L’ansia collettiva americana, e lo stato di indifferenza italiano

«I giornali americani descrivono da mesi lo stato di ansia collettiva che s’è propagato prima in California, poi a Nuova York e sull’intera costa  atlantica, dinanzi alle erratiche  apparizioni della carestia petrolifera: “Molti — segnala Robert Sincr sulla Herald Tribune — non dormono più, angosciati dal pensiero di prender posto in fila davanti a un distributore. Molti non si muovono più, timorosi di non poter tornare a casa.
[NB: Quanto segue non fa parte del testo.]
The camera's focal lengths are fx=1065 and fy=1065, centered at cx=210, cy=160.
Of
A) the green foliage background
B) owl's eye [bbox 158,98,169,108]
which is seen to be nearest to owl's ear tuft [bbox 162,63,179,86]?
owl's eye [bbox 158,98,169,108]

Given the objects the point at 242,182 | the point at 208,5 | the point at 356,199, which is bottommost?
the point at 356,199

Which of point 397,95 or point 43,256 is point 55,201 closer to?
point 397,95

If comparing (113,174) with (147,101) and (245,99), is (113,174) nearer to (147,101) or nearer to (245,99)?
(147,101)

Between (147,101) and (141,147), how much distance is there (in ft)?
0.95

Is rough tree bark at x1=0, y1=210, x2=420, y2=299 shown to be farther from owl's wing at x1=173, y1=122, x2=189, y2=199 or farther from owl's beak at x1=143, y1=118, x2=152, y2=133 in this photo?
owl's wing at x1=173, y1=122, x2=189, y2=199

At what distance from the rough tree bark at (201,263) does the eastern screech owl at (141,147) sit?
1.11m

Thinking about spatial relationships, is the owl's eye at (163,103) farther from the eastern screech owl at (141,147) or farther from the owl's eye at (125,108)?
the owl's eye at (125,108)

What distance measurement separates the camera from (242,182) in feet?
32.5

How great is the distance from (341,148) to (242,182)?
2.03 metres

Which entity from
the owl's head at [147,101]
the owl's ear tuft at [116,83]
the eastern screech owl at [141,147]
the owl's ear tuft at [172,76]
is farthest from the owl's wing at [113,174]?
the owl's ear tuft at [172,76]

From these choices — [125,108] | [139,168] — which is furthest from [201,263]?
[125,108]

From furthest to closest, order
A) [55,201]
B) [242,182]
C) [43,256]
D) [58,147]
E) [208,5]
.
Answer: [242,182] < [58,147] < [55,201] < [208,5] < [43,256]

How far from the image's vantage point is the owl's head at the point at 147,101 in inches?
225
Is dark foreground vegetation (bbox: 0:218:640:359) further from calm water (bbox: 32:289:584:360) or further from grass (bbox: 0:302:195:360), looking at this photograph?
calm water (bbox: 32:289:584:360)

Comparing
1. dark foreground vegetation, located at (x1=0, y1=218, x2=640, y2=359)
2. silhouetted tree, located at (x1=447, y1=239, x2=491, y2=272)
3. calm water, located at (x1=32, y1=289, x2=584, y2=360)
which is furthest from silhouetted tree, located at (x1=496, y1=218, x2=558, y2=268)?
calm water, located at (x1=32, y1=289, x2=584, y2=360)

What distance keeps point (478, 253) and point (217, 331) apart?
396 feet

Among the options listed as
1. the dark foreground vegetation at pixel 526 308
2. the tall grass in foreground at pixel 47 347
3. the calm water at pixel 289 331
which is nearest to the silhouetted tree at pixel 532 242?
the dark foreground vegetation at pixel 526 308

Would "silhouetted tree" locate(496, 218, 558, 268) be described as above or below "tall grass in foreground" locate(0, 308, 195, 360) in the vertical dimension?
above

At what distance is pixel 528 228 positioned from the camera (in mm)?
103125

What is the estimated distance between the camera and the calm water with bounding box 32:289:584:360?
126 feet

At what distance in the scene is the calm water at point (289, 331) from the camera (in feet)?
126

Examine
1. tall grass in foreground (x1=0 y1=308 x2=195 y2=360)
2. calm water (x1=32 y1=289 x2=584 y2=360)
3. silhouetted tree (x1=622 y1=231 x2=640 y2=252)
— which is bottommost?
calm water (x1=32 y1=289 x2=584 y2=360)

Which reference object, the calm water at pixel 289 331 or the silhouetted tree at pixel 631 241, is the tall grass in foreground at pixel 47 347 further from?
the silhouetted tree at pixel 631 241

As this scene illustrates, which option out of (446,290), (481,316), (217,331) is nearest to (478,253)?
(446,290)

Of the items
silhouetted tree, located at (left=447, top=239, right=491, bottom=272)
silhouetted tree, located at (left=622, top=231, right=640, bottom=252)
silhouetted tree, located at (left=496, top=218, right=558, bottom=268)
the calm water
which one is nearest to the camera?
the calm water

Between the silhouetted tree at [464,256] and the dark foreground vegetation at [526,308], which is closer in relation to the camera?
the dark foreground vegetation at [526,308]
Altri fumano di più, bevono di più, mangiano di più ... ”. Le  cronache segnalano anche fenomeni di tensione violenta, come i casi estremi di “pazzia da  impedimento”: i duelli a mano annata fra le pompe di Brooklyn, la sommossa di Levittown in Pennsylvania.

[...] La prospettiva è specialmente grave per un’economia di trasformazione come quella dell’Italia, la quale non produce come gli Stati Uniti oltre metà del greggio che consuma, né ha costruito o costruisce centrali nucleari in proporzione, ma nello stesso tempo non  compensa l’importazione di petrolio (tremila miliardi in più nel 1979 dopo le decisioni dell’OPEC a Ginevra) con esportazioni  paragonabili a quelle dell’industria di trasformazione giapponese o tedesca. Qui dunque si presenta il caso d’una società povera di risorse naturali e tecnologiche, la quale accresce tuttora il  consumo di combustibili al ritmo del 10 per cento l’anno e compete nello sperpero con le  società ricche, mentre i  governanti somigliano sempre più a quei capi tribù del regno di  Melchiorre, studiati  dall’antropologo Lienhardt, che invitati a  operare e decidere “accampavano scuse e parlavano d’altro, come se fosse stato detto qualcosa d’indecente”» (Alberto Ronchey sul Corriere della Sera)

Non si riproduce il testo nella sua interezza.